- _Task description_:
Rewrite the items below with "black ankle boot" changed to "dark ankle boot" and everything else left as it is. Omit the pictures from your answer.

- _Records for this task_:

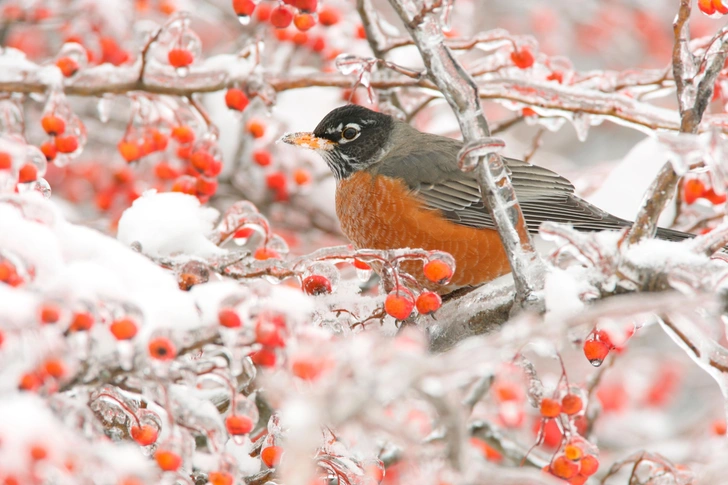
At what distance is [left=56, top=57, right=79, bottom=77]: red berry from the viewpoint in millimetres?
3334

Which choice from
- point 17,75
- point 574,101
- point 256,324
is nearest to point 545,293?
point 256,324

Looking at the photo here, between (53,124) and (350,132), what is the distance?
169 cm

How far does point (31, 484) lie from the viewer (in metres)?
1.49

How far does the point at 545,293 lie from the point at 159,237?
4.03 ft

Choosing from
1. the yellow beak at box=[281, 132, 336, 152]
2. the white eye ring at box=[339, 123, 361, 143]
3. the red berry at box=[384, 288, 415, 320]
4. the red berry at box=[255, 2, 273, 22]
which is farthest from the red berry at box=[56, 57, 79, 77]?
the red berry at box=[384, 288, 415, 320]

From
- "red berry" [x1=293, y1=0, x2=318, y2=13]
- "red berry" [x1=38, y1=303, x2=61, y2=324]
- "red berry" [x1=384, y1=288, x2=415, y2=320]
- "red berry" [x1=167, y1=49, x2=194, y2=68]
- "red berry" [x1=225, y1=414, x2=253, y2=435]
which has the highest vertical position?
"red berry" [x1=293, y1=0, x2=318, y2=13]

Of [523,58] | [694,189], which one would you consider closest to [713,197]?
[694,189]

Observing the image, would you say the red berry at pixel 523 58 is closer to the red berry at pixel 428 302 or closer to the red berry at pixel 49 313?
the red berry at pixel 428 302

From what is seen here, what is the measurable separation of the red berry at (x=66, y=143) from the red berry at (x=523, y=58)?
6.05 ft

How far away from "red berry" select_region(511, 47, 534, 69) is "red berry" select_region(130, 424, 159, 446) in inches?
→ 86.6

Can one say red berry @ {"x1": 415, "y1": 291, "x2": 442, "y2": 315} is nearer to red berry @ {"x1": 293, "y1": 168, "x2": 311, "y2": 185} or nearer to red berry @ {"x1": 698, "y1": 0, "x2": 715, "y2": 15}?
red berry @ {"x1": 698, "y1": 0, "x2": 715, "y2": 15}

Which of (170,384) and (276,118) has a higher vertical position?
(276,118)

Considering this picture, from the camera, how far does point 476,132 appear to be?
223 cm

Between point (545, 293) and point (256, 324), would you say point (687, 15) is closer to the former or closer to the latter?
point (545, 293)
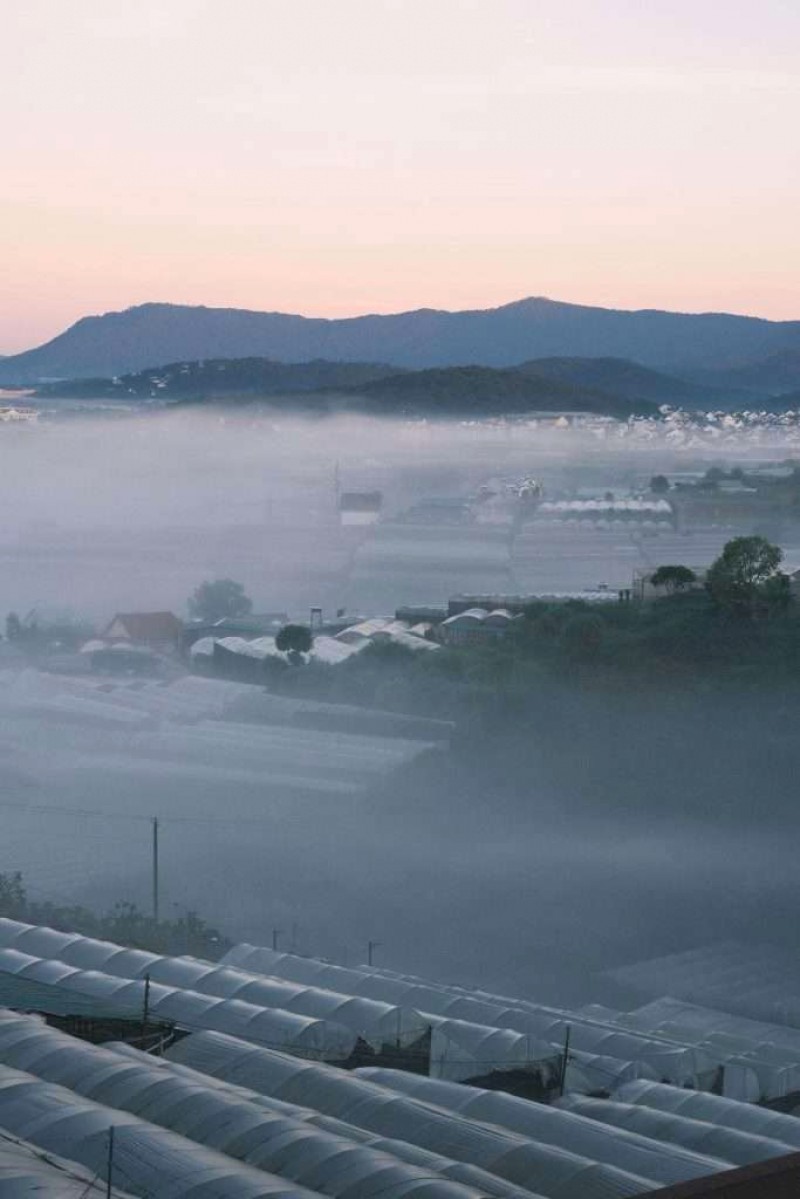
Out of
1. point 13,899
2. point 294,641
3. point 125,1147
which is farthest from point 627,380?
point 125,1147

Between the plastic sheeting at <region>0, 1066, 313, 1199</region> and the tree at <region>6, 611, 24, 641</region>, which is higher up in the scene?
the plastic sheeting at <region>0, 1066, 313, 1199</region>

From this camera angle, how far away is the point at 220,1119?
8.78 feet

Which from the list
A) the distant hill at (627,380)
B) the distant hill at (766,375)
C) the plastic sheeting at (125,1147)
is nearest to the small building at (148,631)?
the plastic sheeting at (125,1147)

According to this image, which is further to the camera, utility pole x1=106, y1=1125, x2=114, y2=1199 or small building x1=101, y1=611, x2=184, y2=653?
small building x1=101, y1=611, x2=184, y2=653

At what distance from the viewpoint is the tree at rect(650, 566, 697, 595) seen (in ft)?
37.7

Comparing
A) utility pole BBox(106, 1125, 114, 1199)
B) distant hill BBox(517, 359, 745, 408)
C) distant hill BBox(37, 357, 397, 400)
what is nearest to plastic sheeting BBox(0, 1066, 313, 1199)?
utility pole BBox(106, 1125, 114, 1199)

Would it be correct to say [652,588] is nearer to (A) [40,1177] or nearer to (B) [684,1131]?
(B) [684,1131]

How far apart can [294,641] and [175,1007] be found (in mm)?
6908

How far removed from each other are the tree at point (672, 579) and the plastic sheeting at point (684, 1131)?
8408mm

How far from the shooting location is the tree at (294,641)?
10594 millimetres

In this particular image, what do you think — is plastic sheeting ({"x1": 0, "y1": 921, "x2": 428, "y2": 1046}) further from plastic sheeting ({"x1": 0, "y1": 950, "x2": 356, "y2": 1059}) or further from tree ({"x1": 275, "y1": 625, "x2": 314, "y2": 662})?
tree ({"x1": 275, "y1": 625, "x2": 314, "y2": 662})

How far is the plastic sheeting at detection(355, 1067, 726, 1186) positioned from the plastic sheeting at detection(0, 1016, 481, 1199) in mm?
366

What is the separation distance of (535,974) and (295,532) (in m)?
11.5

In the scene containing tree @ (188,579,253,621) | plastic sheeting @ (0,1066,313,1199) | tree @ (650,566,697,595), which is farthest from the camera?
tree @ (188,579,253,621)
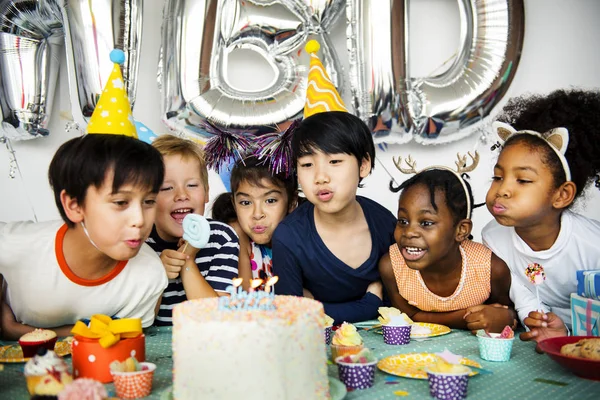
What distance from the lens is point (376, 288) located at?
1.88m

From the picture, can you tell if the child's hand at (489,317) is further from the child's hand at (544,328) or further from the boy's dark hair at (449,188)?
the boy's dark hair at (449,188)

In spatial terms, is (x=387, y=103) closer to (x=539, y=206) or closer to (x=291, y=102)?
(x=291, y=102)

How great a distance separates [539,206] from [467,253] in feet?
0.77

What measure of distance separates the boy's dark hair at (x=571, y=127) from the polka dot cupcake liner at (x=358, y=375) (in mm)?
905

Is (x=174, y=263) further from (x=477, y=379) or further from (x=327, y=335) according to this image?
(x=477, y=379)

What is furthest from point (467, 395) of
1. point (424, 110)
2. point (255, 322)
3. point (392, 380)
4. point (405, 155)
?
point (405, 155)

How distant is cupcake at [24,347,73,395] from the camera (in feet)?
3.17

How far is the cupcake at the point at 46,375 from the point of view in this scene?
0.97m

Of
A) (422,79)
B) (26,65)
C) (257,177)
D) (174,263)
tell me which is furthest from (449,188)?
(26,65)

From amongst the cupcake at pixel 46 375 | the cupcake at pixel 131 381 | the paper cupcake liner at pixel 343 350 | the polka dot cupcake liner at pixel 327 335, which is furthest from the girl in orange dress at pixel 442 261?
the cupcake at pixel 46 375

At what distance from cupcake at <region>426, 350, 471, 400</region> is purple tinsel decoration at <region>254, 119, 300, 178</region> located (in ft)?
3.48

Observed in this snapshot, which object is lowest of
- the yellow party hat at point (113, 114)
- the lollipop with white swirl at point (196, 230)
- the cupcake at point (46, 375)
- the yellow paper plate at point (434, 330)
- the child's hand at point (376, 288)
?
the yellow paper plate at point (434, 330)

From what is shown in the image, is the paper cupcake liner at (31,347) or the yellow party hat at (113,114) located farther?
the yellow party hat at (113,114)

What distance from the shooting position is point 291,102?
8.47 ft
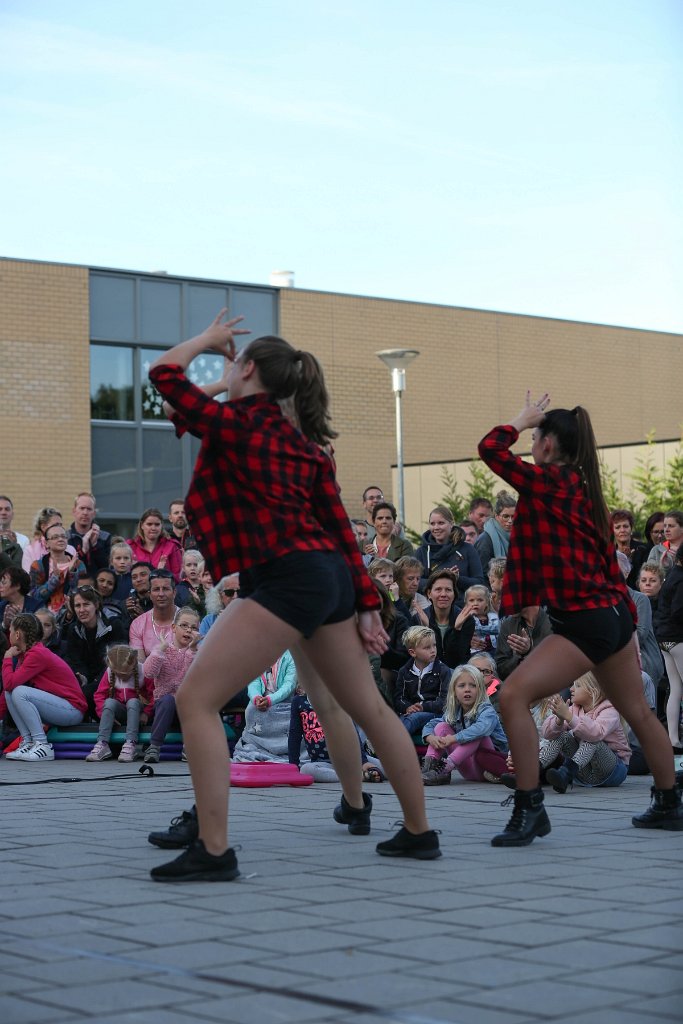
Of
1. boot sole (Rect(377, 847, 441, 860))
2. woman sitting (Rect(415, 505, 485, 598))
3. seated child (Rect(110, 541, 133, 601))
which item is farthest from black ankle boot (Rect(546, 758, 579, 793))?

- _Complete response_:
At what distance is [left=56, top=57, right=79, bottom=77]: red berry from the viewpoint in millimetres?
3334

Which choice from
- point 17,75
- point 574,101
- point 256,324
is nearest to point 545,293?
point 256,324

Looking at the photo here, between (53,124) and (350,132), what is the distance?
169 cm

How far does point (31, 484) lie from the viewer (in metres)?
1.49

How far does the point at 545,293 lie from the point at 159,237?
4.03 ft

Choosing from
1. the yellow beak at box=[281, 132, 336, 152]
2. the white eye ring at box=[339, 123, 361, 143]
3. the red berry at box=[384, 288, 415, 320]
4. the red berry at box=[255, 2, 273, 22]
which is farthest from the red berry at box=[56, 57, 79, 77]?
the red berry at box=[384, 288, 415, 320]

From
- "red berry" [x1=293, y1=0, x2=318, y2=13]
- "red berry" [x1=38, y1=303, x2=61, y2=324]
- "red berry" [x1=384, y1=288, x2=415, y2=320]
- "red berry" [x1=167, y1=49, x2=194, y2=68]
- "red berry" [x1=225, y1=414, x2=253, y2=435]
which has the highest vertical position?
"red berry" [x1=293, y1=0, x2=318, y2=13]

Of [523,58] | [694,189], which one would you consider closest to [713,197]?
[694,189]

Observing the image, would you say the red berry at pixel 523 58 is closer to the red berry at pixel 428 302 or closer to the red berry at pixel 49 313?
the red berry at pixel 428 302

From what is seen here, what is the measurable separation of the red berry at (x=66, y=143) from the red berry at (x=523, y=58)?
6.05 ft

How far away from "red berry" select_region(511, 47, 534, 69) is "red berry" select_region(130, 424, 159, 446) in inches?
→ 86.6

Can one say red berry @ {"x1": 415, "y1": 291, "x2": 442, "y2": 315} is nearer to red berry @ {"x1": 293, "y1": 168, "x2": 311, "y2": 185} or nearer to red berry @ {"x1": 698, "y1": 0, "x2": 715, "y2": 15}?
red berry @ {"x1": 698, "y1": 0, "x2": 715, "y2": 15}

Which of (170,384) and (276,118) has a higher vertical position?
(276,118)

Considering this picture, from the camera, how far does point 476,132 appear to be?
223 cm

Between point (545, 293) and point (256, 324), would you say point (687, 15) is closer to the former or closer to the latter?
point (545, 293)
Out of
1. point 13,899
2. point 294,641
3. point 125,1147
which is farthest from point 627,380?
point 125,1147

Between the plastic sheeting at <region>0, 1066, 313, 1199</region> and the tree at <region>6, 611, 24, 641</region>, which is higher up in the scene?
the plastic sheeting at <region>0, 1066, 313, 1199</region>

From this camera angle, how far away is the point at 220,1119?
8.78 feet

Which from the list
A) the distant hill at (627,380)
B) the distant hill at (766,375)
C) the plastic sheeting at (125,1147)
is nearest to the small building at (148,631)?
the plastic sheeting at (125,1147)

According to this image, which is further to the camera, utility pole x1=106, y1=1125, x2=114, y2=1199 or small building x1=101, y1=611, x2=184, y2=653?
small building x1=101, y1=611, x2=184, y2=653

At what distance from the viewpoint is the tree at rect(650, 566, 697, 595) seen (in ft)?
37.7

Comparing
A) utility pole BBox(106, 1125, 114, 1199)
B) distant hill BBox(517, 359, 745, 408)
C) distant hill BBox(37, 357, 397, 400)
what is nearest to plastic sheeting BBox(0, 1066, 313, 1199)?
utility pole BBox(106, 1125, 114, 1199)

Would it be correct to say [652,588] is nearer to (A) [40,1177] or nearer to (B) [684,1131]?
(B) [684,1131]

How far apart can [294,641] and [175,1007] be found (in mm)?
6908

How far removed from each other are the tree at point (672, 579) and the plastic sheeting at point (684, 1131)?
8408mm

How far from the shooting location is the tree at (294,641)?
10594 millimetres

In this particular image, what do you think — is plastic sheeting ({"x1": 0, "y1": 921, "x2": 428, "y2": 1046}) further from plastic sheeting ({"x1": 0, "y1": 950, "x2": 356, "y2": 1059}) or further from tree ({"x1": 275, "y1": 625, "x2": 314, "y2": 662})?
tree ({"x1": 275, "y1": 625, "x2": 314, "y2": 662})

How far is the plastic sheeting at detection(355, 1067, 726, 1186) positioned from the plastic sheeting at detection(0, 1016, 481, 1199) in mm?
366

What is the separation distance of (535,974) and (295,532) (in m)?
11.5

In the scene containing tree @ (188,579,253,621) | plastic sheeting @ (0,1066,313,1199) | tree @ (650,566,697,595), which is farthest from the camera?
tree @ (188,579,253,621)
What distance from the lens is point (376, 288) located at?
1.88m

From the picture, can you tell if the child's hand at (489,317) is further from the child's hand at (544,328) or further from the boy's dark hair at (449,188)?
the boy's dark hair at (449,188)

In spatial terms, is (x=387, y=103) closer to (x=539, y=206) or closer to (x=291, y=102)?
(x=291, y=102)

How great a distance separates [539,206] from [467,253] in feet?
0.77

What measure of distance separates the boy's dark hair at (x=571, y=127) from the polka dot cupcake liner at (x=358, y=375) (in mm)?
905

Is (x=174, y=263) further from (x=477, y=379) or further from (x=327, y=335) according to this image?
(x=477, y=379)

What is furthest from point (467, 395) of
1. point (424, 110)
2. point (255, 322)
3. point (392, 380)
4. point (405, 155)
?
point (405, 155)

How distant is cupcake at [24,347,73,395] from the camera (in feet)?
3.17

How far is the cupcake at the point at 46,375 from the point of view in this scene?
0.97m

Of
A) (422,79)
B) (26,65)
C) (257,177)
D) (174,263)
tell me which is furthest from (449,188)?
(26,65)

From amongst the cupcake at pixel 46 375 | the cupcake at pixel 131 381 | the paper cupcake liner at pixel 343 350 | the polka dot cupcake liner at pixel 327 335, which is furthest from the girl in orange dress at pixel 442 261?
the cupcake at pixel 46 375

At what distance from cupcake at <region>426, 350, 471, 400</region> is purple tinsel decoration at <region>254, 119, 300, 178</region> located (in ft)?
3.48

Observed in this snapshot, which object is lowest of
- the yellow party hat at point (113, 114)
- the lollipop with white swirl at point (196, 230)
- the cupcake at point (46, 375)
- the yellow paper plate at point (434, 330)
- the child's hand at point (376, 288)
?
the yellow paper plate at point (434, 330)

From what is shown in the image, is the paper cupcake liner at (31,347) or the yellow party hat at (113,114) located farther?
the yellow party hat at (113,114)

What distance from the shooting position is point 291,102?
8.47 ft
Of
1. boot sole (Rect(377, 847, 441, 860))
2. woman sitting (Rect(415, 505, 485, 598))
3. seated child (Rect(110, 541, 133, 601))
which item is farthest from dark ankle boot (Rect(546, 758, 579, 793))?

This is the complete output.